В железнодорожном транспорте, как сообщил в 2007 г. президент ОАО РЖД Владимир Якунин, износ основных фондов в ряде сегментов отрасли составили 80% (износ подвижного состава — порядка 80%). За период с 1992 по конец 2007 г. не было построено ни одного нового километра железных дорог, и толь-
ко к 2030 г. планируется сократить износ основных фондов на 15%2. В базовой для современной России нефтегазовой отрасли этот износ составил на 2007 г. 55% (в нефтепереработке — даже 75%). В угледобыче износ основных фондов к исходу 2007 г. достиг 80%3. По самым оптимистическим подсчетам, износ основных фондов по промышленности РФ в целом составлял 60% на середину 2005 г.

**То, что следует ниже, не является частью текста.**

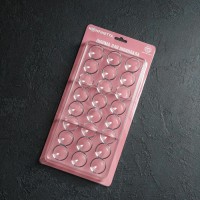 Форма для шоколада и конфет KONFINETTA «Полусфера», 27,5×13,5 см, 24 ячейки, ячейка 3×3 см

Таким образом, современная модель российского капитализма, сложившаяся в 1990-е гг., может функционировать только на базе того, что было создано в советской экономике, — проедать фонды, созданные старшими поколениями. Это — дополнительный аргумент к тезису, что российский капитализм стал не продолжением ранее начатых социально-экономических процессов, а результатом спонтанного всплеска начала 1990-х гг.
Причиной такого положения вещей является перекачка на протяжении почти двух десятилетий инвестиционных ресурсов из тяжелой индустрии в нефтедобычу. Некоторые ученые, как, например, Ю.В. Латов, полагают, что «нефтяная игла» затормозила институциональные преобразования в постсоветской России4. Спрос на новые основные средства есть, но у тяжелой индустрии нет достаточного объема инвестиций. Если рассуждать «по Марксу», то компонент расширенного воспроизводства у русского капитализма очень слабый. Такие модели капиталистического хозяйства мы встречаем в истории, например, Франции времен Бурбонов или же Латинской Америки XIX в.
Однако история учит, что вечного застоя в обществе быть не может, рано или поздно он сменяется преобразованиями. Вопрос весь только в том, насколько радикальными по своим формам, методам и последствиям будут эти преобразования. Будет ли это плавный, относительно безболезненный переход к новому индустриальному обществу? Либо — резкая трансформация общества, которую Россия уже не раз переживала в своей истории?
Примечания
1 Савин А.Н. Лекции по истории Английской революции. М., 2000. С. 109-143.
2 К 2030 году износ основных фондов РЖД сократится на 15%: [Электронный ресурс]. — Режим доступа: http://www.rosbalt. ги/2007/11/27/434904.Ыт1.
3 У экономики кончается запас прочности: [Электронный ресурс]. — Режим доступа: http://www.allmedia.ru/newsitem.asp?id=814431.
4 Автор признателен Ю.В. Латову за возможность ознакомиться с рукописью его работы «Влияние нефтегазового комплекса на национальную экономическую безопасность России».